Formal quarterly reporting was only put in place
for the final quarter of 2005-06, after OGC published their official
guidance on the measurement of SR04 efficiencies in April 2006.
Earlier informal efficiency information has not been provided
to the Committee as it is not presented in a format consistent
with the current reporting mechanisms.
2. We are aware that the OGC has completed
risk assessments of individual department efficiency programmes
and provided an overall risk assessment. We would be grateful
if the Department could consider providing details of any OGC
risk assessments completed to date and specifically the overall
risk assessment for the programme.
OGC have advised us that their risk assessments
of departments' efficiency programmes are their subjective judgements
and should not be disclosed. They consider disclosure could be
prejudicial to the monitoring and challenge role they have with
individual departments.
3. A recent National Audit Office report
The Efficiency Programme: A second Review of progress, concluded
that of the £13.3 billion efficiency savings reported across
Government in the Pre-Budget Report 2006, only £3.5 billion
"fairly represented the efficiencies made." The remaining
£9.8 billion was described as "representing efficiencies,
but carry some measurement issues and uncertainties" [£6.7
billion rated as amber] or "measures used either do not yet
demonstrate efficiencies, or the reported gains maybe substantially
incorrect." Several references to the DWP efficiency programme
are made in the NAO report and we would be interested to see any
information the National Audit Office may have provided to the
Department on the validity of its own reported efficiencies savings.
The NAO analysis of the reported efficiency
savings across Government was based on a sample of 25 projects
covering 36% of the reported efficiency gains at the time of the
2006 Budget. The sample included the five projects reporting the
highest levels of efficiency gains and a further 20 projects selected
at random from those which had reported more than £5 million
of efficiency gains. The NAO's aim was to gauge whether reported
gains fairly, rather than precisely, represented changes made
by projects. Because the assessment is based on a sample it is
only valid at the level of the programme as a whole, not for individual
departments.
Only one DWP project was included in this samplethe
Direct Payments Initiative (DPI)which was rated as green
("the reported figures fairly represent the efficiencies
made"). The NAO did not offer any conclusions about the total
DWP efficiency programme and did not provide any further information
beyond the reported comments on DPItreatment of costs (paragraphs
2.19 to 2.2 of the report), reliance on customer surveys to assess
service quality (paragraph 2.37) and assessment of measurement
methodology (Appendix 3).
Separately, the NAO reviewed the robustness
of DWP headcount reductionsa major component of the
DWP efficiency programme. The NAO concluded that
the reported reductions were based on sound information systems
and use consistent definitions for headcount over the reporting
period. The NAO has not provided the Department with any additional
assessment of its headcount numbers apart from what is in the
report.
4. Three of the four workbooks in the OGC
report have lines described as "offsetting costs and headcount."

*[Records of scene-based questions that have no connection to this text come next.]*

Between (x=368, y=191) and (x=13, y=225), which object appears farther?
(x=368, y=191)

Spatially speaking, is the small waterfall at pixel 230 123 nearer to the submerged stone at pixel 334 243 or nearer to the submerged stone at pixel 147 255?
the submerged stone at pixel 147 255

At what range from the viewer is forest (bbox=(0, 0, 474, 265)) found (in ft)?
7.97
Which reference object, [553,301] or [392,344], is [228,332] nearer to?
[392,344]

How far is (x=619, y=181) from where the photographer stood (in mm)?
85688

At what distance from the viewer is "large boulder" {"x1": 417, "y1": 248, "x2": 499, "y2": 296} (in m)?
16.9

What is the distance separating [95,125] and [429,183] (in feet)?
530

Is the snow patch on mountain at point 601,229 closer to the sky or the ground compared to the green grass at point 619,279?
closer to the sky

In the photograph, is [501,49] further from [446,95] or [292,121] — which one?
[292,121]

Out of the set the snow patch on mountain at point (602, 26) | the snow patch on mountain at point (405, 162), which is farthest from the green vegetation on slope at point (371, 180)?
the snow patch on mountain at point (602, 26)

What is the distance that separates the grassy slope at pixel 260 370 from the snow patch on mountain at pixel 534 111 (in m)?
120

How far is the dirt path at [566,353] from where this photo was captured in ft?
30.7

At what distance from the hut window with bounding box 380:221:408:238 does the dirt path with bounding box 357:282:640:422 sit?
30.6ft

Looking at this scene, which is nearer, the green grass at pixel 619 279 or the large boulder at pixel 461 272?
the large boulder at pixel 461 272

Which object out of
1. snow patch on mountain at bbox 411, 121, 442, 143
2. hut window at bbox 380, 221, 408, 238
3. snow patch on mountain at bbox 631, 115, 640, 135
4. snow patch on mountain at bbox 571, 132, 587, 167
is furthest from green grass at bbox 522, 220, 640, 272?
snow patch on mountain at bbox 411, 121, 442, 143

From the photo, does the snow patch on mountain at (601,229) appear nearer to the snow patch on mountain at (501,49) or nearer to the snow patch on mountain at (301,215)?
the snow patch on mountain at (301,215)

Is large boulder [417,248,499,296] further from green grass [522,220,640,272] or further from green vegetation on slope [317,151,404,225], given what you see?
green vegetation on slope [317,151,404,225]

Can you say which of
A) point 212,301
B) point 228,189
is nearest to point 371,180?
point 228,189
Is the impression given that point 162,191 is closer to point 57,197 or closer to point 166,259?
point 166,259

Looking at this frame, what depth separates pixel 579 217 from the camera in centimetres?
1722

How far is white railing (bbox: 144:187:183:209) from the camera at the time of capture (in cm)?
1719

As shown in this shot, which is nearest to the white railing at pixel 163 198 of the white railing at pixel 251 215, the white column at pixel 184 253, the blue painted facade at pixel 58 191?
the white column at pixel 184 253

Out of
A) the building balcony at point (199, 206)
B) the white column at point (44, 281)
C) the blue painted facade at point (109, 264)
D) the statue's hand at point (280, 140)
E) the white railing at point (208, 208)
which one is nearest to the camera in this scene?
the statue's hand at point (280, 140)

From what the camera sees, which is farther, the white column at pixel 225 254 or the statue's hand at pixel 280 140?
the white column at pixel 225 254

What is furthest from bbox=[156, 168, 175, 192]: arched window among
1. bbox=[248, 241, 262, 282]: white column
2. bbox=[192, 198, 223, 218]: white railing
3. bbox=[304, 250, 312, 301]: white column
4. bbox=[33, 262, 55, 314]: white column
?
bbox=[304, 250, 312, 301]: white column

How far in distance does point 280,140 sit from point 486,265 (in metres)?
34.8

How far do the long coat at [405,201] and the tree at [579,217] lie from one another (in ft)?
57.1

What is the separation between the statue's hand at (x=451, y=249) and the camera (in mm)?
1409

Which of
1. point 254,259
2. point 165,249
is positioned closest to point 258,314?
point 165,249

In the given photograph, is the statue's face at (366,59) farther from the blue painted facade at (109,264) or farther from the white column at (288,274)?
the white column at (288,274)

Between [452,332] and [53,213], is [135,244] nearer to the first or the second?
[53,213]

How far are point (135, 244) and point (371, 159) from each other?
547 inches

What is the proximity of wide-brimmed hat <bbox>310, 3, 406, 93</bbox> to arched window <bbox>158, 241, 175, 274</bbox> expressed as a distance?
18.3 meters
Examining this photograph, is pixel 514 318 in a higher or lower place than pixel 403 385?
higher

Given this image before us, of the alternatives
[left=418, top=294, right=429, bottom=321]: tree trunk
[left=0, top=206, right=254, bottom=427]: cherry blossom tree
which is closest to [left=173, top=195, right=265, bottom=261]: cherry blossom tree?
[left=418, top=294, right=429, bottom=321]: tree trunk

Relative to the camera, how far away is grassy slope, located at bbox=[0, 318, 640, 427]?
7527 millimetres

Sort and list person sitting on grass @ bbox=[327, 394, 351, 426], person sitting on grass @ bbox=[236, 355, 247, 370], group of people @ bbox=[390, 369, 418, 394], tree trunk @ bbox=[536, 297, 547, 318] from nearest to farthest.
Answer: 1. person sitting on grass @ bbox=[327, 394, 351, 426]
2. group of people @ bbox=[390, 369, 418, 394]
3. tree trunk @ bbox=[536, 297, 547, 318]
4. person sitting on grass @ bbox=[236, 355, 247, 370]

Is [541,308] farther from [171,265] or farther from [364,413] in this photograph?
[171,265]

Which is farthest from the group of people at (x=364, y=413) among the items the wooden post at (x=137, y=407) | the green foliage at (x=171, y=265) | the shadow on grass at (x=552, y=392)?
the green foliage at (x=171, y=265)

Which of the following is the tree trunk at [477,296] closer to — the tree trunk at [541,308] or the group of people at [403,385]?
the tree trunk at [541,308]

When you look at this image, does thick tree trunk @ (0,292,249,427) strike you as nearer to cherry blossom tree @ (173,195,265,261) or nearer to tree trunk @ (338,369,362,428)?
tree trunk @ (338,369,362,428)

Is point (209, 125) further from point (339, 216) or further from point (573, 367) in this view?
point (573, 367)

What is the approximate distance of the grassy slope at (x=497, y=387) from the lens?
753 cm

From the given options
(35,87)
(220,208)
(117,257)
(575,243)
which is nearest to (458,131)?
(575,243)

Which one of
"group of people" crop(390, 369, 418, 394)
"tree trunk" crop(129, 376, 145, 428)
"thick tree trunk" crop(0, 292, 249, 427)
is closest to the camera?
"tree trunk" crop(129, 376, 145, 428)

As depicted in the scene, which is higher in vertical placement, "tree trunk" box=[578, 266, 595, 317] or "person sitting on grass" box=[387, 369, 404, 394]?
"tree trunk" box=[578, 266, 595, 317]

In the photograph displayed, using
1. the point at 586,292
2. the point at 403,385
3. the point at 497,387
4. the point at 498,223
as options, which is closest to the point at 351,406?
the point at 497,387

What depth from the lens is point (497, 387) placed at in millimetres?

We would appreciate an explanation for these lines.
Offsetting costs
The offsetting line for financial savings includes
smaller projects which are not included within the main efficiency
change programme but are contributing to the overall financial
savings. The line also includes projects that are currently adding
costs but are expected to deliver savings in the future.
Offsetting headcount
The OGC workbooks provide details of headcount
reductions and forecasts relating to the main delivery businesses
and corporate units in the Department:
Disability and Carers Service
In addition the other areas within the Department,
not shown separately in the OGC workbooks, also have planned headcount
reductions as part of the Department's overall efficiency challenge.
These include The Rent Service, the Client/Policy Groups and the
Department's Shared Services function.
The "offsetting costs and headcount"
line on the OGC workbook totals these other areas so that the
final line on the OGC workbook accurately reflects the total headcount
reductions achieved and planned for the whole Department. The
line is also used to reflect any areas where staffing numbers
may have increased (for example as is currently the position in
the Child Support Agency), as the OGC guidelines do not permit
negative numbers against any other lines.
5. The Procurement non-cashable efficiency
gains project shows £180 million efficiency savings from
March 2005 to March 2006 but this has not been carried forward
in the cumulative figure to the next quarter. We would welcome
an explanation for this.
From June 2006, following a review of the reported
efficiency savings, the Department took the view that, wherever
possible, the Procurement non-cashable efficiency savings should
be reported against the individual projects that have generated
the savings, for example IS/IT related gains are now shown against
the PSD IT Transformation Programme.
6. The Headcount HR Transformation Programme
reports some unexpected figures in table for staff reductions.
Actual reductions to date for the HR Transformation Programme
are reported as 1,033 at the end of September 2006 but only 127
at the end of December 2006. We would appreciate an explanation
for this.
On 1 September 2006, the Department established
a separate Shared Service function to undertake a number of transactional
Human Resource and Finance functions together with its Debt Management
activities and transferred 926 staff from Human Resources to the
new organisation. The transfer of staff resulted in a discontinuity
in the reporting of headcount reductions for Human Resources,
but it did not affect the reporting of DWP's total headcount savings.
The reductions already made for these functions previously reported
(in Q2 2006-07) under the HR Transformation Programme are now
included (as from Q3 2006-07) under "Offsetting costs and
headcount". From Q4 2006-07 Shared Services will be identified
in a separate line.
7. In response to the Committee's questions
on the Autumn Performance Report 2006 the Department confirmed
in the response to question 32 that Human Resource and Finance
staff would contribute 581 and 814 respectively to the staff reductions
total. The OGC report however suggests contributions of just 232
and 513 from the two areas. We would appreciate an explanation
for the difference between the two sets of information. Additionally
we would appreciate some further information on how the finance
staff savings will be delivered without affecting the quality
and robustness of financial management in the Department.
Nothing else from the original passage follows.